Ainsi, si une fraude ou tentative de fraude a lieu en présence du président de bureau (par exemple, en cas d'essais de "bourrages" d’urne devant lui), il dispose de moyens pour les faire cesser immédiatement. Il peut également réquisitionner les autorités civiles et les commandants militaires, qui sont tenus de déférer à ses réquisitions.
En tout état de cause, cette réquisition ne saurait empêcher les candidats ou leurs délégués d'exercer le contrôle des opérations électorales ou toute prérogative prévue par les lois et les règlements (article R50).
Si la réquisition conduit à expulser un ou plusieurs assesseurs, un ou plusieurs délégués ou scrutateurs, le président du bureau de vote doit procéder au remplacement du ou des personnes expulsées (article R51).
Si la fraude ou tentative de fraude se déroule en son absence (cas le plus fréquent) et lui est rapportée par d’autres membres du bureau ou par des électeurs, le président du bureau de vote est tenu de signaler ces faits dans le procès-verbal des opérations de vote afin qu’ils apparaissent de manière officielle. Cela permet à toute personne intéressée de saisir le juge et, à ce dernier, de vérifier les allégations des parties.

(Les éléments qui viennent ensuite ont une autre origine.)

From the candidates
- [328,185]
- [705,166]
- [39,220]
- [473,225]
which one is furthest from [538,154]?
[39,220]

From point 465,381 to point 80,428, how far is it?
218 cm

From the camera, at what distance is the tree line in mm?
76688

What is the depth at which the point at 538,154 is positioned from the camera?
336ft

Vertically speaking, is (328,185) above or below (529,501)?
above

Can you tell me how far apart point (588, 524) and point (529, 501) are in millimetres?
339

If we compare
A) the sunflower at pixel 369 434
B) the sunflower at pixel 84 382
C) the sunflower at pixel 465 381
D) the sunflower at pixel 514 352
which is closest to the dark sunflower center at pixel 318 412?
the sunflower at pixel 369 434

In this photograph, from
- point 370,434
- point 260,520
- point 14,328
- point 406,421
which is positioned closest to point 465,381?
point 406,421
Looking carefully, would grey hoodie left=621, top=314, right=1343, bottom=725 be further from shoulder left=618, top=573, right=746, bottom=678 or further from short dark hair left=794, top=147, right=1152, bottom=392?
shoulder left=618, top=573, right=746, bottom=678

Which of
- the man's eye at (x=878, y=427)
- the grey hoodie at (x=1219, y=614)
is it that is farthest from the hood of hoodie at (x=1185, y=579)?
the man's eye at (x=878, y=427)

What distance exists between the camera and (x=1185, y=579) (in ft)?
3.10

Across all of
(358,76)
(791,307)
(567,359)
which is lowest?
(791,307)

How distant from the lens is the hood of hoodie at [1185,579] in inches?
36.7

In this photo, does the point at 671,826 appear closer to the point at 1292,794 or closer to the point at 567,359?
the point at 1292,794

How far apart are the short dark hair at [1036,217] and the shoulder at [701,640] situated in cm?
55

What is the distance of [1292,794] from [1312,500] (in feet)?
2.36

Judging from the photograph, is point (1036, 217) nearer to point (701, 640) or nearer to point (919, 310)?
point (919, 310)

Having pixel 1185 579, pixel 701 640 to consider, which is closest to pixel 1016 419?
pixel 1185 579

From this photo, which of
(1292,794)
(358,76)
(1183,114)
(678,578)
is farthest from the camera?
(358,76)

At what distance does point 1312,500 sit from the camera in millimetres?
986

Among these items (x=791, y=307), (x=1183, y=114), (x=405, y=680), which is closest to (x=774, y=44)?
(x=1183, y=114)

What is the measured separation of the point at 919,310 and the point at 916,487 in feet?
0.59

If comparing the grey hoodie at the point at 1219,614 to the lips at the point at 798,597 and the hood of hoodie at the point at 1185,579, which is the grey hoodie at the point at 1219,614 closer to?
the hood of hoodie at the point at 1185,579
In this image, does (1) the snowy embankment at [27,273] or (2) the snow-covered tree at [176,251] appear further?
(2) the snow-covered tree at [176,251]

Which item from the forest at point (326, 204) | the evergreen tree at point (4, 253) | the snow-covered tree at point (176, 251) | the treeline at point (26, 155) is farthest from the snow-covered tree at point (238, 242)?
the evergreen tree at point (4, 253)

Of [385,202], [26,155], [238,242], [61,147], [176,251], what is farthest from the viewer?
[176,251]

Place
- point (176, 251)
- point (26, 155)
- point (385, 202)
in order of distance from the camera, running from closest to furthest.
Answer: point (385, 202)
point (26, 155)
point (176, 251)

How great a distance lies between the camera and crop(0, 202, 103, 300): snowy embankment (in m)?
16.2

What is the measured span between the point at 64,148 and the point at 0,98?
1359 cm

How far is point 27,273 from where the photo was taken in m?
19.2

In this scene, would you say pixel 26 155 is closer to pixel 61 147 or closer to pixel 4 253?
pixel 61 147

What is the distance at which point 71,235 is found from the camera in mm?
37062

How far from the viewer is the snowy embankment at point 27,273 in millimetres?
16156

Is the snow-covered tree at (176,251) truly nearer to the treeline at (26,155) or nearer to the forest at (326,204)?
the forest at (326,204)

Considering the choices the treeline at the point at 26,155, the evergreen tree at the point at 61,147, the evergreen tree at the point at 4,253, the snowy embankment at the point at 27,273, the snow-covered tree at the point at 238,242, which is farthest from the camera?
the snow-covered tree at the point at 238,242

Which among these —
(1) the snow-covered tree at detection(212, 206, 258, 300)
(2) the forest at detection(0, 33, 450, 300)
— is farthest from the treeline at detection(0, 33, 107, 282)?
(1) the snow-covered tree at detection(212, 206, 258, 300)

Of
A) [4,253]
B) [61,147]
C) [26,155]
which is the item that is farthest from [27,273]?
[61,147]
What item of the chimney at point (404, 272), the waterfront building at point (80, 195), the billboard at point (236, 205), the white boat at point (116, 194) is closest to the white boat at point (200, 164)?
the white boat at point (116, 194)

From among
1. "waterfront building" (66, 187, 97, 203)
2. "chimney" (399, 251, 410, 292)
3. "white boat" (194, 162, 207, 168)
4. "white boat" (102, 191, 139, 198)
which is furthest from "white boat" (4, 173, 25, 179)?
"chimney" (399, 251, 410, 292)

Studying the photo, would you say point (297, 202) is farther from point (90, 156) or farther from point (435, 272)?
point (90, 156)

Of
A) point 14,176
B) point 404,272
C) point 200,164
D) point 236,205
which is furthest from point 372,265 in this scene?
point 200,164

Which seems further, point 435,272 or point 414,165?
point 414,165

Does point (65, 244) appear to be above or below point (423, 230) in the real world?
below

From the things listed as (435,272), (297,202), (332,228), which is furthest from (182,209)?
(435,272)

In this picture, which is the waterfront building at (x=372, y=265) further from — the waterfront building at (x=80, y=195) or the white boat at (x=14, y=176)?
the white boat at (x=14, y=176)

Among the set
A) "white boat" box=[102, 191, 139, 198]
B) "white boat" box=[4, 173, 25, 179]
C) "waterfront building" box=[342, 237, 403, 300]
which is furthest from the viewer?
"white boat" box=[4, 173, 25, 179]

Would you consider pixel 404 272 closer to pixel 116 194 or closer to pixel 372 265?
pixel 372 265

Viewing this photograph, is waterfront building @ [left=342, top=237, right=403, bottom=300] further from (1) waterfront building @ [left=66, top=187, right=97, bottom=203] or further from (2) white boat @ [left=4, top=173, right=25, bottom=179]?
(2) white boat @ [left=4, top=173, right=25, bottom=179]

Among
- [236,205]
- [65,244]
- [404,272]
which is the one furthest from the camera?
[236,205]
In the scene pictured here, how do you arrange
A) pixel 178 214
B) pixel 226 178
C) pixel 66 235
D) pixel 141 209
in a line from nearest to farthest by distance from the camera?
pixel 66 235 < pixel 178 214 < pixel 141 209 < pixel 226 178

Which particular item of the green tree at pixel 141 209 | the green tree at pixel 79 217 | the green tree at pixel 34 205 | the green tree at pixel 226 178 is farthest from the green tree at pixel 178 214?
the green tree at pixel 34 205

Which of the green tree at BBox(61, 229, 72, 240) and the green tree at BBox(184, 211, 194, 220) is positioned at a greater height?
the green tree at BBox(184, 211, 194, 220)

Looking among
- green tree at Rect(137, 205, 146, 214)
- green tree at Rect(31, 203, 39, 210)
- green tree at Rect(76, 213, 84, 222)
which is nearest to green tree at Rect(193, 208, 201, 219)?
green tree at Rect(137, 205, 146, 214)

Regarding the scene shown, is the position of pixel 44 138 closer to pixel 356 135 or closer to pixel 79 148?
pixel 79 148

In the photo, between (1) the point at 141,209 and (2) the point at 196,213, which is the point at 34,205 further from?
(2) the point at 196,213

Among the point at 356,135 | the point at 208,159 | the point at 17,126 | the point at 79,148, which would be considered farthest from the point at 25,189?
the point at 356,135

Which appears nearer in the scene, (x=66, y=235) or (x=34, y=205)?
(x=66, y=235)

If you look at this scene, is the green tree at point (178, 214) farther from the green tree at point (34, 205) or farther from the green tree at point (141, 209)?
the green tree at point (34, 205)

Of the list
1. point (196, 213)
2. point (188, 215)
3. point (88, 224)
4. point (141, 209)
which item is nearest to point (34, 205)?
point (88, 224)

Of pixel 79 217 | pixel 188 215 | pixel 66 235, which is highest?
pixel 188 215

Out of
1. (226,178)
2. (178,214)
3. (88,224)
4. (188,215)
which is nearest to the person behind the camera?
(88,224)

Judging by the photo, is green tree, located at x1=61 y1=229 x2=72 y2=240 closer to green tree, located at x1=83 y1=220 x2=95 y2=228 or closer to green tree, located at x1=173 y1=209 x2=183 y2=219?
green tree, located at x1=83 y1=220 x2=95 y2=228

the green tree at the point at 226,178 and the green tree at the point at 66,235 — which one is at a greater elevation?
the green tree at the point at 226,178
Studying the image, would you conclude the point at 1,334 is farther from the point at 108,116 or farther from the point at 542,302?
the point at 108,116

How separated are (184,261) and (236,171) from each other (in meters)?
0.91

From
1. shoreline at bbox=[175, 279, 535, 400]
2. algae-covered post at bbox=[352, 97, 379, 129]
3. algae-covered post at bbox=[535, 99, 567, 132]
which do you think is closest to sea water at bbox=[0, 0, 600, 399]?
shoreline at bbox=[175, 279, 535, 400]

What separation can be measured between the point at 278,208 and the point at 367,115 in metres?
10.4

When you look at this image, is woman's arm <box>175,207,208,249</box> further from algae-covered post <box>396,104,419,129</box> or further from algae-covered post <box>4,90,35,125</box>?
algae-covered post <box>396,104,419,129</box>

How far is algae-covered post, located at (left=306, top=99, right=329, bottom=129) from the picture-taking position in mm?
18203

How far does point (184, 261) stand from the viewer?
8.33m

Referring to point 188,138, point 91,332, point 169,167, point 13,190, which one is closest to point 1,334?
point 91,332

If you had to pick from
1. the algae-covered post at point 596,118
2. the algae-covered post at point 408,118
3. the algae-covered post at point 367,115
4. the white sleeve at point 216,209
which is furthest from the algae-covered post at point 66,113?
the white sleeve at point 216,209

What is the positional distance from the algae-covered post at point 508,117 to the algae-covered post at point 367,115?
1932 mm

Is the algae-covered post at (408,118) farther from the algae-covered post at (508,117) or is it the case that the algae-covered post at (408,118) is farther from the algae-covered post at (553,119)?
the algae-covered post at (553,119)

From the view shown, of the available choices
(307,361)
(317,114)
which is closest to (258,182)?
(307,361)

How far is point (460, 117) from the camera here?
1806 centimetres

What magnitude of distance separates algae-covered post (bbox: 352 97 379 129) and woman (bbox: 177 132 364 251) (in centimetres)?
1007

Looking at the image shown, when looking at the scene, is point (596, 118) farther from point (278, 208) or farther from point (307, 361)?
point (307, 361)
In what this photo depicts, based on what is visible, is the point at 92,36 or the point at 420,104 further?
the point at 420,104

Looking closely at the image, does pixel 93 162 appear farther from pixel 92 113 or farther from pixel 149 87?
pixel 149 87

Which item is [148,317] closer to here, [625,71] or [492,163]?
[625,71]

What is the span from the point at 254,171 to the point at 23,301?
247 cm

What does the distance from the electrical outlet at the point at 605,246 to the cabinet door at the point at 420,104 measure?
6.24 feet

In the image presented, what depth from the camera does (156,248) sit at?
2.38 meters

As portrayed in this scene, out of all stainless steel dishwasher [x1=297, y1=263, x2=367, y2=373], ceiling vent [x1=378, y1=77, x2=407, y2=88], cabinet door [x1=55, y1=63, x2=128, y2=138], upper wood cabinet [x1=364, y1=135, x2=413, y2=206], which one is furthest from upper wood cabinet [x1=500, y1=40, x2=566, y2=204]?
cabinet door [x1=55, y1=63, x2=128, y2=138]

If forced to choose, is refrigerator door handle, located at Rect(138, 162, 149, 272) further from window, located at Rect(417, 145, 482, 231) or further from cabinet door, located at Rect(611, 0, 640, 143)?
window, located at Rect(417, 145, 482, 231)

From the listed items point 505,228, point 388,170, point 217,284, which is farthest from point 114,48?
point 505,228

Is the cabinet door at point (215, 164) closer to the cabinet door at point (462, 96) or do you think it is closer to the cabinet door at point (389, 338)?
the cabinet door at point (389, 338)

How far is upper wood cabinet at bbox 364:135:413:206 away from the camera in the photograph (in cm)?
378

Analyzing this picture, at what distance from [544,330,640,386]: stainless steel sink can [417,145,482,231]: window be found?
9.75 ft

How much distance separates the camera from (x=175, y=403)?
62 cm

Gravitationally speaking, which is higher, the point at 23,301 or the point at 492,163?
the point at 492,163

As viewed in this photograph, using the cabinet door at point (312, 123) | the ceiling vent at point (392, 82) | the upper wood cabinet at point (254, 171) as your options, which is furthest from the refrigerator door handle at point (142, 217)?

Même en son absence, le bureau se prononce provisoirement sur les difficultés relatives aux opérations électorales (absences d'assesseurs, urnes non scellées, comptages incohérents). Ainsi, toutes les réclamations et décisions sont inscrites au procès-verbal. Le procès-verbal est à la disposition des membres du bureau, candidats, remplaçants et délégués des candidats, électeurs du bureau et personnes chargées du contrôle des opérations, qui pourront y porter leurs observations ou réclamations.
De manière générale, tout est fait pour que le président du bureau de vote puisse prévenir les fraudes électorales et que l’organisation des opérations de vote soit, dans toute la mesure du possible, irréprochable.